So according to this equation. Fc = mv²/r = mω²r

Fc = (.15528 slugs*50ft/s ^2)/2 ft = 194 (lb*f*s^2/ft)(ft^2/s^2)/(ft) = 194 lb right.

And this force would be towards the center of the cirlce?

 

[Doc Al]

So for example:

you have an item which ways 5lbs which would equal 5/32.2 = .15528 slugs.

your velocity is 50ft/s and your radius is 2ft.

So according to this equation. Fc = mv²/r = mω²r

Fc = (.15528 slugs*50ft/s ^2)/2 ft = 194 (lb*f*s^2/ft)(ft^2/s^2)/(ft) = 194 lb right.

Right.

And this force would be towards the center of the cirlce?

Yes. This is the net force towards the center required to make it go in a circle at that speed and radius.

 

[cgaday]

To determine the centrifugal force, would it be the same as the centripetal? equal opposing reacting force?

 

[Doc Al]

To determine the centrifugal force, would it be the same as the centripetal? equal opposing reacting force?

What do you mean by centrifugal force? In standard physics usage, centrifugal force is a fictitious force that only appears when analyzing motion from a rotating reference frame. I assume that's not what you mean, since you mentioned 'reacting force'.

Some people do use the term 'centrifugal force' for the 'reaction force' to the centripetal force, but that poses problems in complicated cases. In a simple case, such as a ball being twirled on a string, the string exerts a centripetal force on the ball and the ball, per Newton's 3rd law, exerts an equal and opposite force on the string. I assume that's what you mean?

 

[cgaday]

From reading other forums, I have been confused on the fictional meaning of the force. I was just wanting to know how to determine the outward force which I thought was called centrifugual force.

In your example with the string, wouldn't there be a stretching force on the string towards the outside of the circle. and what would that force be called.

 

[Doc Al]

In your example with the string, wouldn't there be a stretching force on the string towards the outside of the circle.

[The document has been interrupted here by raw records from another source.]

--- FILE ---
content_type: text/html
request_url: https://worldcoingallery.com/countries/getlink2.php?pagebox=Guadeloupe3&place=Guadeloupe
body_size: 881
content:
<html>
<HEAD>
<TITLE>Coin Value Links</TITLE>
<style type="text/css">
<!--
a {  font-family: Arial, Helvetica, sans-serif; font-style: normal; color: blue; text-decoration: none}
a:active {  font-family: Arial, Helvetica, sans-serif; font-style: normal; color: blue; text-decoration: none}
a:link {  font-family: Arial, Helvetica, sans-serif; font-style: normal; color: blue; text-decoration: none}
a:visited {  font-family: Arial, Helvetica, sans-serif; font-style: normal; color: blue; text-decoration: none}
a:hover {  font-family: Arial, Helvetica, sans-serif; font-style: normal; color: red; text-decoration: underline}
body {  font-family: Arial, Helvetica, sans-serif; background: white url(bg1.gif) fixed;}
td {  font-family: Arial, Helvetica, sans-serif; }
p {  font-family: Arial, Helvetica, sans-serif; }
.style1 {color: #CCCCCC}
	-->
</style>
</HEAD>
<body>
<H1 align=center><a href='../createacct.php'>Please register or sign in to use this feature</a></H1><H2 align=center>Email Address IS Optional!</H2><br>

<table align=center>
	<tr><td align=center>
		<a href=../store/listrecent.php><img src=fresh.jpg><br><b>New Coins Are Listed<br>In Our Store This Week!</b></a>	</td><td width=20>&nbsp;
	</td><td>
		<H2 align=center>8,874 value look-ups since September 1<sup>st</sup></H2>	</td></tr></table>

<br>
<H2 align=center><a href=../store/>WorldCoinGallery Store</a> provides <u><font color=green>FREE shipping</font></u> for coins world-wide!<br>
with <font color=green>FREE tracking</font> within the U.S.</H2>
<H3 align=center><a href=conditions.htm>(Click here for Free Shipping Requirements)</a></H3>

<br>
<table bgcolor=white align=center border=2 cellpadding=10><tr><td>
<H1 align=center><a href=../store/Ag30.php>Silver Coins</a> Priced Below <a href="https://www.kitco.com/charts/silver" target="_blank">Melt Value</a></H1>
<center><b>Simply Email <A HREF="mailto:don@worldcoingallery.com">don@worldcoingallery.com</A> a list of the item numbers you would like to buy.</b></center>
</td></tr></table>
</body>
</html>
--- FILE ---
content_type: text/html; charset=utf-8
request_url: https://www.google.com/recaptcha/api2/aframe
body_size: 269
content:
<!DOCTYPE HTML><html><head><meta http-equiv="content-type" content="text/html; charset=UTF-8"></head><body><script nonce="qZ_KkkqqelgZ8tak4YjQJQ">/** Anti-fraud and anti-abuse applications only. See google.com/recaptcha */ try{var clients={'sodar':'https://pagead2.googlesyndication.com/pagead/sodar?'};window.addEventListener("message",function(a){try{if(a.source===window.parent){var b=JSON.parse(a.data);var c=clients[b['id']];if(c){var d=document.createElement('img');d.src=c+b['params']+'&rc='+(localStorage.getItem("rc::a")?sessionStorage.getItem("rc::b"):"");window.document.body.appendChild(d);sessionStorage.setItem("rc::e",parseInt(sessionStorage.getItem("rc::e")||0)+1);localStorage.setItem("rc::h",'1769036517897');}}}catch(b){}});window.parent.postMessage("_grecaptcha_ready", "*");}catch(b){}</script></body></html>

Sure (as I described). There's no need to give it a name. Some call it the reactive centrifugal force.

 

[cgaday]

how do you go about doing that?

 

[Doc Al]

how do you go about doing that?

Doing what?

 

[cgaday]

determining that force acting on the string? by the object, or determining how much force the object is putting on the string. either way.

 

[Doc Al]

determining that force acting on the string? by the object, or determining how much force the object is putting on the string. either way.

Well, you know how to calculate the force the string exerts on the ball. That's the centripetal force, given by mv²/r. The force that the ball exerts on the string is equal and opposite. (That's Newton's 3rd law.)

 

[cgaday]

alright. Thanks very much.